▶ [REQUIREMENT]:
Transcribe the post about Mudpuppy word for word, from "Saturday, September 03, 2005" up to and including "my old age.".

▶ [EXCERPT TO READ]:
^^^^^^^^

Saturday, September 03, 2005

A little more on Mudpuppy

Many thanks to those who sent condolences on Mudpuppy's death. He'd lived with me very nearly his whole life -- when I adopted him he was only 4 weeks old and didn't know how to eat solid food yet, though he figured that one out really fast and was a pretty good-sized cat his whole life (around 15 lbs). When he died he was 18 years old; if he'd been a human I would have been sending him off to college this month. Unless he'd joined a gang or become a rock star or a professional athlete, of course, in which case I'd be retiring so he could support me in my old age.

He was diagnosed with diabetes in January 1996, and from then until his death I gave him insulin shots twice a day, every day. Since the shots had to be 12 hours apart and timing was pretty critical, I had to get up early on weekends and holidays (though I often went back to bed, being very much Not A Morning Person), and if I went out with friends for a drink after work, I had to make sure I was home by 7:30 at the latest. "Gotta run! I need to go stick my cat with needles." The shots themselves didn't bother him a bit -- in fact, after the first few when he sensed that I was nervous, I don't think he even noticed them. With insulin and careful dietary management, diabetes is something pets can live with long-term -- Mudpup was a fabulous example of that. His quality of life was excellent; in the last couple of years he wasn't very active, and was bothered by arthritis in his hips/back legs, but he spent many happy hours napping in his bed or on the couch or sitting on my lap purring up a storm.

^^^^^^^^

▶ [DATA PROVIDED]:
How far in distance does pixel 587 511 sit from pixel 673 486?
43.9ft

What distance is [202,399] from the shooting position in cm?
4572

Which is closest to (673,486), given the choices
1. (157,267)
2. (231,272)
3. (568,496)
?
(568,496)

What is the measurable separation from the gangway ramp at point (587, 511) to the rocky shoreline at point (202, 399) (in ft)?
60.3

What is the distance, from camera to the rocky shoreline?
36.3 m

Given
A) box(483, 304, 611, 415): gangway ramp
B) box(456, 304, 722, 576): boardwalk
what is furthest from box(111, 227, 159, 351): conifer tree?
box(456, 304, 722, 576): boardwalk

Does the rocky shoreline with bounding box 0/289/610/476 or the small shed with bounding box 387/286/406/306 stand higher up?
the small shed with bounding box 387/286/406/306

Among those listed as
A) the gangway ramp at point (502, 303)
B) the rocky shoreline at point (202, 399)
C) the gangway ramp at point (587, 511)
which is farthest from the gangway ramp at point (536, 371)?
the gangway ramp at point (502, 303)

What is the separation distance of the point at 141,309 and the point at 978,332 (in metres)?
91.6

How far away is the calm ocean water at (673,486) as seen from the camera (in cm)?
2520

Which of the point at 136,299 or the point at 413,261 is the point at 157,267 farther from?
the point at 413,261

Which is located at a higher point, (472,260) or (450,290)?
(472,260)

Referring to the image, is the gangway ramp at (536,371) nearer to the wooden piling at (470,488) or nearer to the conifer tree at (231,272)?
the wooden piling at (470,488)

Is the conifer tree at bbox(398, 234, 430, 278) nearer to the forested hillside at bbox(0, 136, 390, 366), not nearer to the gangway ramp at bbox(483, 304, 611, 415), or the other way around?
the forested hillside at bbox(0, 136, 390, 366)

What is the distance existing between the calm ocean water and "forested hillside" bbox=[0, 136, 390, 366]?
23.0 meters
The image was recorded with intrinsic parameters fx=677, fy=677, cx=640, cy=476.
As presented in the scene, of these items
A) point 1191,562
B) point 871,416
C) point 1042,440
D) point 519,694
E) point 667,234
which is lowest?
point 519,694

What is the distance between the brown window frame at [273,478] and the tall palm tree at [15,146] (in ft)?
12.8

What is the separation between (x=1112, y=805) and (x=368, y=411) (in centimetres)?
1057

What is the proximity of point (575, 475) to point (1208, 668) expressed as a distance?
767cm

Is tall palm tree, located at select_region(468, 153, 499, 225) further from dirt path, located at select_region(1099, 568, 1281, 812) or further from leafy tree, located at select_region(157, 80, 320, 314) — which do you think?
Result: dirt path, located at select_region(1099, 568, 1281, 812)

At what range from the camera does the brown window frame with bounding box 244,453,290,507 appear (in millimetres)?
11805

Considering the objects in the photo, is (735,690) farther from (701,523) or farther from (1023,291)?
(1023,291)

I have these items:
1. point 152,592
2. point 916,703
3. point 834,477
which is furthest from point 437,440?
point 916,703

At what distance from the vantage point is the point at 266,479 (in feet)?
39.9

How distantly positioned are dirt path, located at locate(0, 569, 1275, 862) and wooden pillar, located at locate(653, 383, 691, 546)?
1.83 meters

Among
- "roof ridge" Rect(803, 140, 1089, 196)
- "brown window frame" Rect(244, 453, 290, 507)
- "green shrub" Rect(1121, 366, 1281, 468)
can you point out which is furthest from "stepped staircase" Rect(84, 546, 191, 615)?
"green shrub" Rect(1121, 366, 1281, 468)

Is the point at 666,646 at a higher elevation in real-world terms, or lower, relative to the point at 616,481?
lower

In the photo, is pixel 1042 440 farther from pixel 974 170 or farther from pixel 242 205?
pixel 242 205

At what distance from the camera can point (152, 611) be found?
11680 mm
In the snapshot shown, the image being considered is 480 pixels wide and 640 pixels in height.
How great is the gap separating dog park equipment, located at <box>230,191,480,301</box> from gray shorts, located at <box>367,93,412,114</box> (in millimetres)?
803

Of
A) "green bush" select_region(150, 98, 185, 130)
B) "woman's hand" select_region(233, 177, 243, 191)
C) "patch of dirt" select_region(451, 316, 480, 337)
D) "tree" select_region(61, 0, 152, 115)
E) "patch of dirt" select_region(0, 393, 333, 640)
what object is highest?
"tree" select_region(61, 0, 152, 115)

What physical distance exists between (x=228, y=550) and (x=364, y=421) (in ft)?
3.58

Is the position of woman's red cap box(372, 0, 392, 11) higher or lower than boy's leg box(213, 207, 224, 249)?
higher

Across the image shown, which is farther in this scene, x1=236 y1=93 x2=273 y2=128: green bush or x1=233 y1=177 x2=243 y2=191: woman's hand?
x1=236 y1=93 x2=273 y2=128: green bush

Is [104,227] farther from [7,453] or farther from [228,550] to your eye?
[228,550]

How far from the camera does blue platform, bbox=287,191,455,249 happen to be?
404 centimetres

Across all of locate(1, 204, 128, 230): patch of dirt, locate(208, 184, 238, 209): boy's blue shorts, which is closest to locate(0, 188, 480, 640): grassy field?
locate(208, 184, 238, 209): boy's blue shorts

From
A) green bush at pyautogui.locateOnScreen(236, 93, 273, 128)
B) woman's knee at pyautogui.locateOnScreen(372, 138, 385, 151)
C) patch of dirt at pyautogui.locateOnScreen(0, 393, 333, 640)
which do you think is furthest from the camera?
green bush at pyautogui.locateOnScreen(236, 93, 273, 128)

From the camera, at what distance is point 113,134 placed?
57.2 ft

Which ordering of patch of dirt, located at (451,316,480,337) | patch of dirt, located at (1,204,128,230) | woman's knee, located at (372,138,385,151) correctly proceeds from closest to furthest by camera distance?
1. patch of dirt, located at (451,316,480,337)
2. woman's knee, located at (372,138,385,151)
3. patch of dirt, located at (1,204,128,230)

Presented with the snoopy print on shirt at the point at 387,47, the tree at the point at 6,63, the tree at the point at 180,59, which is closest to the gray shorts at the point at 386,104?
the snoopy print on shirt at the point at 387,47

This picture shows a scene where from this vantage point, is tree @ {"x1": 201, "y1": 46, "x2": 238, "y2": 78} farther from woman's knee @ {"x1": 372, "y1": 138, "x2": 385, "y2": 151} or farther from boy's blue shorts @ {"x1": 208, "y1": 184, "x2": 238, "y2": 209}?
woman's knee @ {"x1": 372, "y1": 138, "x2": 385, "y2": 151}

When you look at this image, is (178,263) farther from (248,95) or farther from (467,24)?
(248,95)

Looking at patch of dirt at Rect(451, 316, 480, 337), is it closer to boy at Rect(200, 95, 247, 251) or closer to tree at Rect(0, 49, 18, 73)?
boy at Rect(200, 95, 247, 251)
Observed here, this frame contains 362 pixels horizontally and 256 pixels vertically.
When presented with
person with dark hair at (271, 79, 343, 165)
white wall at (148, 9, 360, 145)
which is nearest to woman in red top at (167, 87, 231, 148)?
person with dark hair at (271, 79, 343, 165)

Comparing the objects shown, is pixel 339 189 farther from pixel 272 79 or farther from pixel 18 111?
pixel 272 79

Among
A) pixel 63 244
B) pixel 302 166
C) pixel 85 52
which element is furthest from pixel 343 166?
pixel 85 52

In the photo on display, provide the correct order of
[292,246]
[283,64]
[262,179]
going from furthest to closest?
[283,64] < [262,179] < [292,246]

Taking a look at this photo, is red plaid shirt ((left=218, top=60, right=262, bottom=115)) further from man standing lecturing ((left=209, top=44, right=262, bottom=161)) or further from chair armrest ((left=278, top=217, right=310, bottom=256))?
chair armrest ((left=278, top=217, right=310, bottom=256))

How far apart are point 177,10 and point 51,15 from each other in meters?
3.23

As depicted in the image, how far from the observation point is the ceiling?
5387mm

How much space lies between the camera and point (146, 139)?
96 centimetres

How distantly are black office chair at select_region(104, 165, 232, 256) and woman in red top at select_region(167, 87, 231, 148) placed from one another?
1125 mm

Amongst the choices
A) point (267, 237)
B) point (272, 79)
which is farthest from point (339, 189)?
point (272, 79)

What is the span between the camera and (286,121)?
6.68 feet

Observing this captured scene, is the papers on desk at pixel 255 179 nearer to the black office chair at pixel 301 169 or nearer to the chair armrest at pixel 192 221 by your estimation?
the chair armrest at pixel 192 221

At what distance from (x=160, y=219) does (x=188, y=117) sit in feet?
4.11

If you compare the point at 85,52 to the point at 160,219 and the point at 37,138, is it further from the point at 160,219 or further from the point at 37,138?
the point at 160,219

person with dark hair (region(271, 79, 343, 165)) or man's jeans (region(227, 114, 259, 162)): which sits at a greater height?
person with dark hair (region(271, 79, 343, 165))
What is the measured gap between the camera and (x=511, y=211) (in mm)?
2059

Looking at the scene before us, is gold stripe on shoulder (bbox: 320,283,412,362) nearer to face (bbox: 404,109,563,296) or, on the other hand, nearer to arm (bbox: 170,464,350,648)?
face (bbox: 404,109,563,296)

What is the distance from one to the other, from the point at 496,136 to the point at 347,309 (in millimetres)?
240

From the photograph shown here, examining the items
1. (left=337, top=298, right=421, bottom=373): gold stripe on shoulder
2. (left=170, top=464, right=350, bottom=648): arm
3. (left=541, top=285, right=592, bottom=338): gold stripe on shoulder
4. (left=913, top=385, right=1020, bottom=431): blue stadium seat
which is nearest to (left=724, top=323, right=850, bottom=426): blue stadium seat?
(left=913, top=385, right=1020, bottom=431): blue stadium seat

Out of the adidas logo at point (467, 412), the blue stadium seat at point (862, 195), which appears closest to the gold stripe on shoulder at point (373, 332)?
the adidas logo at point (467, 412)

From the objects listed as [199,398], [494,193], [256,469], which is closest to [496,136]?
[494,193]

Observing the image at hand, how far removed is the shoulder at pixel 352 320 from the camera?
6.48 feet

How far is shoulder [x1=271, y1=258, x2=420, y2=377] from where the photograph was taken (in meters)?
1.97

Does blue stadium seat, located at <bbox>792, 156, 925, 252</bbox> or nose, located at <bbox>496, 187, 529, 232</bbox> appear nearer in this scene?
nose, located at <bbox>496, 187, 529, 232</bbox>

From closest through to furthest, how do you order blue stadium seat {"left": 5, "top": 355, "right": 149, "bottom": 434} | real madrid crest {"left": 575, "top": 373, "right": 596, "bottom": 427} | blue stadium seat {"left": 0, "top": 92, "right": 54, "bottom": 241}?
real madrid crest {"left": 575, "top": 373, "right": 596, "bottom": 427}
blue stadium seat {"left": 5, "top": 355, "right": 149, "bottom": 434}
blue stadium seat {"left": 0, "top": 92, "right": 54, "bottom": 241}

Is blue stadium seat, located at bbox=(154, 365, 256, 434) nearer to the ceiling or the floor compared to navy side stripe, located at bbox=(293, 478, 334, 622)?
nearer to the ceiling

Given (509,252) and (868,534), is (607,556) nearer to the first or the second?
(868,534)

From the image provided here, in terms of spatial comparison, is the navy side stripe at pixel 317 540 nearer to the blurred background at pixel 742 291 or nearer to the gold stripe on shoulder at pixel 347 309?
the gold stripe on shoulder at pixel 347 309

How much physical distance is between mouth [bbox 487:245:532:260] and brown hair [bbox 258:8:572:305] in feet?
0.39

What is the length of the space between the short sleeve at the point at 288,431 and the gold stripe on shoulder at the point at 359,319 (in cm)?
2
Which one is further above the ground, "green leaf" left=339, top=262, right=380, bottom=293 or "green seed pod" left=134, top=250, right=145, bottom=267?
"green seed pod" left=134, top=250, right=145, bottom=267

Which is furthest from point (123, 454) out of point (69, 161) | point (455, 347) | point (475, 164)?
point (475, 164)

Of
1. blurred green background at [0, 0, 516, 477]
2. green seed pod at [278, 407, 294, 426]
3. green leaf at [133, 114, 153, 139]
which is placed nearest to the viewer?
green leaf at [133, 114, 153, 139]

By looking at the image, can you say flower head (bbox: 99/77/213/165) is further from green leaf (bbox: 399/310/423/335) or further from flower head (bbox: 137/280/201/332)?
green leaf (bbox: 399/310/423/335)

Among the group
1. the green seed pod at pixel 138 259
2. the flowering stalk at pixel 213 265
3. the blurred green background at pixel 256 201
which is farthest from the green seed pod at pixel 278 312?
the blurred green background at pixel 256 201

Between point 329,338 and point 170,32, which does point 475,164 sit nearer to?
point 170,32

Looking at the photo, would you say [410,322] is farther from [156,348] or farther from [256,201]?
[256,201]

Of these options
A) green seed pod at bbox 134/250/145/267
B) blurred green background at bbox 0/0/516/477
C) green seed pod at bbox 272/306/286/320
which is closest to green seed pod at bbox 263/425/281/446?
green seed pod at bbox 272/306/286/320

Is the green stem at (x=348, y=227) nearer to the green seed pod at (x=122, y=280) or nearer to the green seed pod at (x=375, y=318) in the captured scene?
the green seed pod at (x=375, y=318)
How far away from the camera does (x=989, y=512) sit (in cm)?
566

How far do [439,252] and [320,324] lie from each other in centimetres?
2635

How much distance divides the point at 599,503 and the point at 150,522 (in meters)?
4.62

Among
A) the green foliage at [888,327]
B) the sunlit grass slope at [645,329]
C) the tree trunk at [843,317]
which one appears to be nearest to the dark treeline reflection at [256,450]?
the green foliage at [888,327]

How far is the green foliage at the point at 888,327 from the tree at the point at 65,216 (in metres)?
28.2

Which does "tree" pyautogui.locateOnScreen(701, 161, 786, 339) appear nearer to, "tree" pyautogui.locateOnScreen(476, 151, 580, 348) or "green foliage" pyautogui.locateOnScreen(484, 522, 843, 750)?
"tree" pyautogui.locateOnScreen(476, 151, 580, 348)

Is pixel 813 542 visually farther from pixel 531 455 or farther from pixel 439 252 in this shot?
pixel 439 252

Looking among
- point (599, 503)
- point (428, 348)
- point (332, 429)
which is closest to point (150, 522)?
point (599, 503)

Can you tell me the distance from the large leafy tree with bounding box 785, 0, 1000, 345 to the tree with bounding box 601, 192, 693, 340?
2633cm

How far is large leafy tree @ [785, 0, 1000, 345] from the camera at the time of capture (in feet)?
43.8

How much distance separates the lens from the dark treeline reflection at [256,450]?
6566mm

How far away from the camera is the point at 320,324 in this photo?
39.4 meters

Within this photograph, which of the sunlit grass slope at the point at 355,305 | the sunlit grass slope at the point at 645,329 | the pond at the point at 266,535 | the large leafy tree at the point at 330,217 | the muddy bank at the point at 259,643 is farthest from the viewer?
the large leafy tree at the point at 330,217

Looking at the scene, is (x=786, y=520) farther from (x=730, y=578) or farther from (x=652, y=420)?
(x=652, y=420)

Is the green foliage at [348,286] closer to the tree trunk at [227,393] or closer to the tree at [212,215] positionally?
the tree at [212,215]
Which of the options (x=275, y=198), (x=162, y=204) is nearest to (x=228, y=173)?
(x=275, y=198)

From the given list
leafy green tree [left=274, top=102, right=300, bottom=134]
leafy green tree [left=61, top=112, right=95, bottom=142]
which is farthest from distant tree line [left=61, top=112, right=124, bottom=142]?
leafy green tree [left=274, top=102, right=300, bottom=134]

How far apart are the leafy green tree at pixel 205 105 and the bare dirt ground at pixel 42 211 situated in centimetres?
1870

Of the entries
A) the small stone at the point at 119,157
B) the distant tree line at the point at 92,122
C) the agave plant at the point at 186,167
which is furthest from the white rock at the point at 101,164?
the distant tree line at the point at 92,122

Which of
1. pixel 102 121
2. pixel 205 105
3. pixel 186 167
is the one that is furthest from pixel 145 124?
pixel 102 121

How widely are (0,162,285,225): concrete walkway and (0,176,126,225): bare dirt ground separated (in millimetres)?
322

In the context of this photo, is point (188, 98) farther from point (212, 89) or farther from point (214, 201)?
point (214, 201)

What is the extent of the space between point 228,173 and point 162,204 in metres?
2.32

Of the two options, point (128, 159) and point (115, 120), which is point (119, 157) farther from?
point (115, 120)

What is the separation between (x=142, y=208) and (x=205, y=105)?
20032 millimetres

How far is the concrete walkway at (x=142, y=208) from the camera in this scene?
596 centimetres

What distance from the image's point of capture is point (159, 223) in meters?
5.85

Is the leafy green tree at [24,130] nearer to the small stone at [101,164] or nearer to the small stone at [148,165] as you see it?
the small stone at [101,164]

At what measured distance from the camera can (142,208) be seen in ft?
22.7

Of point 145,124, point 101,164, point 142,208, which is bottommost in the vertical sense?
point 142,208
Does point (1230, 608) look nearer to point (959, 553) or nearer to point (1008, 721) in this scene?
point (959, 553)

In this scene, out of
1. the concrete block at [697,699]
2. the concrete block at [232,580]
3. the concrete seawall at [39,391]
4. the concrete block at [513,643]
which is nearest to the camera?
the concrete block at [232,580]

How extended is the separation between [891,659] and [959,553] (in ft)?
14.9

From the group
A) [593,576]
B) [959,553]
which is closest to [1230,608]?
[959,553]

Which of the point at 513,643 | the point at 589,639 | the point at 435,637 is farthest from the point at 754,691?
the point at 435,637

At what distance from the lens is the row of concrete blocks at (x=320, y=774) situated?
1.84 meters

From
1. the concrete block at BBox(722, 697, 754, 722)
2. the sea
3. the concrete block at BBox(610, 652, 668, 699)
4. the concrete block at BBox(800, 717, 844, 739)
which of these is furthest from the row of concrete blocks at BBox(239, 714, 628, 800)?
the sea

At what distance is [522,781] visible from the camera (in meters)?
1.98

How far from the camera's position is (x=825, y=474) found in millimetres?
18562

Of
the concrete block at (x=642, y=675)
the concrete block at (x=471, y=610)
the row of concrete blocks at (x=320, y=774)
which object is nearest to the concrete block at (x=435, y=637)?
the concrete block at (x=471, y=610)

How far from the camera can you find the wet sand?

^^^^^^^^

▶ [TASK ANSWER]:
Saturday, September 03, 2005

A little more on Mudpuppy

Many thanks to those who sent condolences on Mudpuppy's death. He'd lived with me very nearly his whole life -- when I adopted him he was only 4 weeks old and didn't know how to eat solid food yet, though he figured that one out really fast and was a pretty good-sized cat his whole life (around 15 lbs). When he died he was 18 years old; if he'd been a human I would have been sending him off to college this month. Unless he'd joined a gang or become a rock star or a professional athlete, of course, in which case I'd be retiring so he could support me in my old age.